Looking back on that sunny spring day I graduated from college in 2009, there was no possible way I could have predicted I'd be where I am today, metaphorically and geographically. A lot has happened in these past seven years. There's been a lot I didn't plan and even more that I never thought imaginable.
When I was 23, I honestly thought I'd become a filmmaker, live in Vancouver for the rest of my life and start a family at the age I am now. Instead, I ended up working in marketing, I moved across the country to live in Toronto and I got married. But, I will not be popping out babies any time soon.
So, what's the lesson here? Nothing is permanent. You can try to plan out the next five years if you like, but I honestly think that five-year plan of yours — no matter how well-thought-out it is — should be chucked out the window because it will ultimately hold you back from achieving some amazing things.
This is also coming from the biggest planner in the world. I love lists, calendars and long-term goals. But believing in any type of permanence has been my downfall. It's when I've let go, taken risks and adapted to major changes in my life that I've experienced my biggest successes.
Your job isn't permanent, so get to work.
We aren't like our parents' generation where we stay at the same company for 40 years then retire. We Millennials like to move around, whether it be to experience working in different companies or to switch careers entirely. It's either that, or we've been fired or laid off because of the economy.
Whenever I find out someone I know has just gotten a new job with a pay bump and is already making plans for all that extra income, I seriously want to steal their credit cards and freeze them in an ice block. That job may be here now, but there are no guarantees for how long it'll stick around.
That's why I've always believed in having more than one stream of income. That's right, I'm telling you to get a side hustle. You don't have to become a blogger and start making money online, but take a look at your skills and figure something out.
I have a friend who makes money on the side by helping artists apply for grants. I have another friend who does voice work for commercials. My one pal is a fitness coach on top of her day job.
I used to be a teleprompter for the news, and now my personal brand is my second business. You can also do it; you just need to pick something and get to work.
Your stuff isn't permanent, so get rid of it.
I used to place a lot of importance on things, but after I had to sell everything to move to Toronto, stuff just doesn't have the same hold on me anymore. Now when I think of stuff, I think, "Where the hell am I going to put that?" I have everything I need and then some in my one-bedroom apartment, and I've never been happier.
I felt the same way when I came back from Africa at 18. I became so used to only having the bare necessities that when I came home, I was repulsed at how much useless stuff I had in my possession.
Minimalism is honestly the way to go. The less stuff you have to weigh you down, the more freedom you'll have to live your life, focus on your goals and put more money in the bank. This might even be a good opportunity to go through your closets and get rid of anything you haven't used for more than a year. It's incredibly satisfying to say goodbye to the past and hello to your future.

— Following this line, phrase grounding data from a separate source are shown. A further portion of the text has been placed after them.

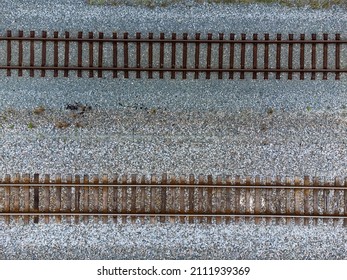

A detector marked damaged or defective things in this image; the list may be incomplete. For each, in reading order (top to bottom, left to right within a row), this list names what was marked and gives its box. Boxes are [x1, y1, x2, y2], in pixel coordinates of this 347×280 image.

rusty steel rail [0, 31, 346, 80]
rusty steel rail [0, 173, 347, 225]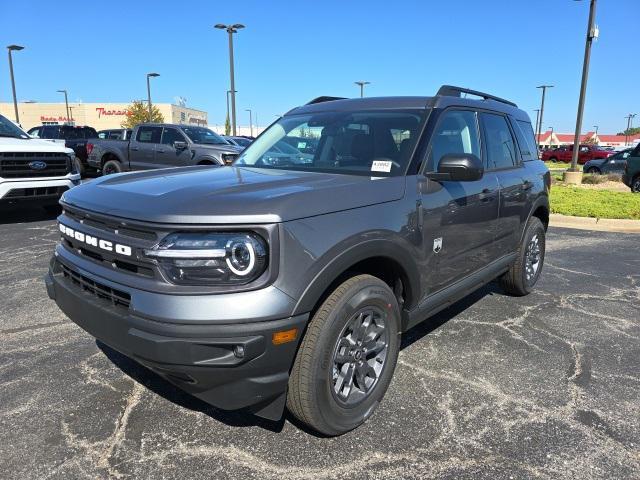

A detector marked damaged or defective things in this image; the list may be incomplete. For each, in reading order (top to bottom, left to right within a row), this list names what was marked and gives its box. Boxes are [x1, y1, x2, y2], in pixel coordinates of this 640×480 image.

cracked pavement [0, 208, 636, 478]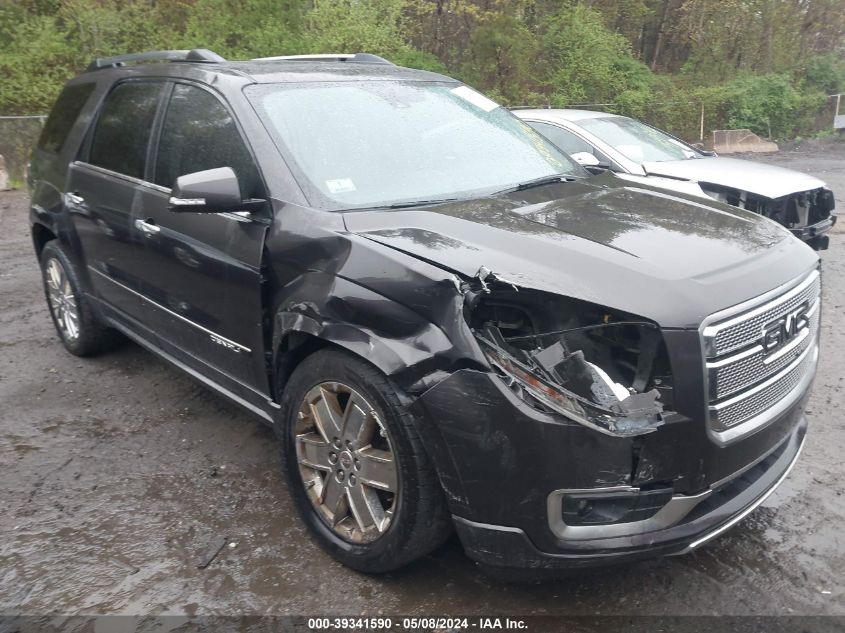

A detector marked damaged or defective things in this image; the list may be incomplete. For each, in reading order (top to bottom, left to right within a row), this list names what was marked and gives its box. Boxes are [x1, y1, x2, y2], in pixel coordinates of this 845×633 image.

damaged car in background [28, 48, 816, 572]
damaged gray suv [28, 49, 816, 572]
damaged car in background [516, 108, 836, 249]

Your life isn't permanent, so make the most of it.
I'm not saying YOLO, but I am telling you not to take your life for granted. Just by the fact that you're reading this right now, I'm guessing you have a pretty decent life.
You have access to the Internet, a computer and are interested in bettering yourself. You should be proud of where you are today, but don't let that stop you from going even further.
Have you always wanted to visit Paris, but have never been able to afford to go? Set a date to go in a year, and start making automatic deductions from your paycheck to go into your travel fund.
Have you always wanted to learn to take really amazing photos? Guess what? There's a thing called Meetup where you can actually meet up with other amateur photographers, take photos together and hone your craft. It'll take you two minutes to make an account and a few hours of your life to physically do what you've set your mind to.
I'll give you one more example of what I'm talking about. My husband has always wanted to go to this conference in LA, but he was always afraid that the trip would cost too much and it might not help his freelance business, anyway.
This year, I told him to go, and he went. That was over a month ago, and he's almost doubled his clientele and is working on some really exciting projects right now. He wouldn't have known the outcome if he didn't take that chance, so that in my book is money well spent.